▸ Material supplied
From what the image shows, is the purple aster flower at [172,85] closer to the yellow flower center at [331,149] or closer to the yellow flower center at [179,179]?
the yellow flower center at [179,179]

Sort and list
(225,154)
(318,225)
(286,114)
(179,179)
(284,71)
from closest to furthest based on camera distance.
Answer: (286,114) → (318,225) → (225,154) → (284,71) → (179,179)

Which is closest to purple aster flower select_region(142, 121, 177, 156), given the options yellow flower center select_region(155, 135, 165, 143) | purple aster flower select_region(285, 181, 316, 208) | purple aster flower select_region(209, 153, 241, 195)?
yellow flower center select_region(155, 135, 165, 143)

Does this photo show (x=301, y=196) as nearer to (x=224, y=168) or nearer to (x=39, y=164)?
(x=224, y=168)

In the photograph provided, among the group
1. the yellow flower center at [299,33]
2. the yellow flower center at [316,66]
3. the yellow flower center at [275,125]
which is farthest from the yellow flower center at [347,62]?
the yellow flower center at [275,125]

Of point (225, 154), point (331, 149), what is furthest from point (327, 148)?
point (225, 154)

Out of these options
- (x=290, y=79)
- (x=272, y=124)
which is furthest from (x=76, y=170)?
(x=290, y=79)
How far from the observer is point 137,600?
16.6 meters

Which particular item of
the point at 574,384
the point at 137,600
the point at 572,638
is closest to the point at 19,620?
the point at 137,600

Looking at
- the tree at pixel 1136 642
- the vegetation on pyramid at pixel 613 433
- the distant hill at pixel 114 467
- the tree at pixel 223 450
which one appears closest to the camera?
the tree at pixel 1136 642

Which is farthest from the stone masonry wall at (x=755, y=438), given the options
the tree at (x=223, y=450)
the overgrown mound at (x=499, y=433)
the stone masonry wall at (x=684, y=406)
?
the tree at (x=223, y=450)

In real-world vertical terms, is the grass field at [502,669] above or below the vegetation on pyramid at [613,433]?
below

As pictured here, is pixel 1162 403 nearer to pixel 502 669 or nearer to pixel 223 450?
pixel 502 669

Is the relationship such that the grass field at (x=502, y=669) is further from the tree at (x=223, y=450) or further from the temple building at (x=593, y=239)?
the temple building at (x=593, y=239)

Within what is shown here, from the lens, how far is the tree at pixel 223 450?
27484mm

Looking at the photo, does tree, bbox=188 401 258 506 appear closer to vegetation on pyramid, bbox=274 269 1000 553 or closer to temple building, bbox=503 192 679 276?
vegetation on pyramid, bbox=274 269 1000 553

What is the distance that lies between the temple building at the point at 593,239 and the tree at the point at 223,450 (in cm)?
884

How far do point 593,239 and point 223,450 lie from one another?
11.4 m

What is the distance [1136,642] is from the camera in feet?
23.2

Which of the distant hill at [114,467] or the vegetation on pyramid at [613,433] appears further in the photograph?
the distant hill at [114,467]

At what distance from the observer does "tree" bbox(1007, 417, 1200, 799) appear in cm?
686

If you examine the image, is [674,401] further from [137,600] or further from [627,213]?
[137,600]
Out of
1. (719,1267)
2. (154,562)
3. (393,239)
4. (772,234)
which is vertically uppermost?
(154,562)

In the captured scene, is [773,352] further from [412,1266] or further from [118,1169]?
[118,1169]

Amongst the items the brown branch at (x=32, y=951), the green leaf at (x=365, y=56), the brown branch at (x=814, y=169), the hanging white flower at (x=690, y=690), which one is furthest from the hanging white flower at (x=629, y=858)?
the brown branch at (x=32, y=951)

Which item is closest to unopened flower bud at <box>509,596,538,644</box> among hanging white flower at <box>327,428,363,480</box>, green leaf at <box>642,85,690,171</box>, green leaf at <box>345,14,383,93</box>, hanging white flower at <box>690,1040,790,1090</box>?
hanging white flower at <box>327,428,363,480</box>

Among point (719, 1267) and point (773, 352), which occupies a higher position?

▸ Your goal
Please reproduce verbatim every line from the one containing "Looking at the" up to and including the final line of the entries.

▸ The response
Looking at the photo, does tree, bbox=188 401 258 506 appear closer to vegetation on pyramid, bbox=274 269 1000 553 or closer to temple building, bbox=503 192 679 276?
vegetation on pyramid, bbox=274 269 1000 553

What is the distance that lies between the temple building at the point at 593,239 and the tree at the point at 223,450 (in cm)?
884

How far do point 593,239 and point 223,450 lie from one another?
11.4 m

What is the distance [1136,642] is from the camera in feet?
23.2

Which of the distant hill at [114,467] or the vegetation on pyramid at [613,433] appears further in the photograph?
the distant hill at [114,467]

At what distance from the observer does "tree" bbox(1007, 417, 1200, 799) appear in cm?
686

If you examine the image, is [674,401] further from [137,600] or further from [627,213]?
[137,600]
Out of
1. (719,1267)
2. (154,562)
3. (393,239)
4. (772,234)
which is vertically uppermost?
(154,562)

In the captured scene, is [773,352] further from [412,1266] or further from [118,1169]?
[118,1169]

Amongst the items the brown branch at (x=32, y=951), the green leaf at (x=365, y=56), the brown branch at (x=814, y=169), the hanging white flower at (x=690, y=690), which one is furthest from the hanging white flower at (x=629, y=858)?
the brown branch at (x=32, y=951)

Which item is closest to unopened flower bud at <box>509,596,538,644</box> among hanging white flower at <box>327,428,363,480</box>, green leaf at <box>642,85,690,171</box>, green leaf at <box>345,14,383,93</box>, hanging white flower at <box>690,1040,790,1090</box>?
hanging white flower at <box>327,428,363,480</box>

Among point (719, 1267) and point (773, 352), which occupies a higher position?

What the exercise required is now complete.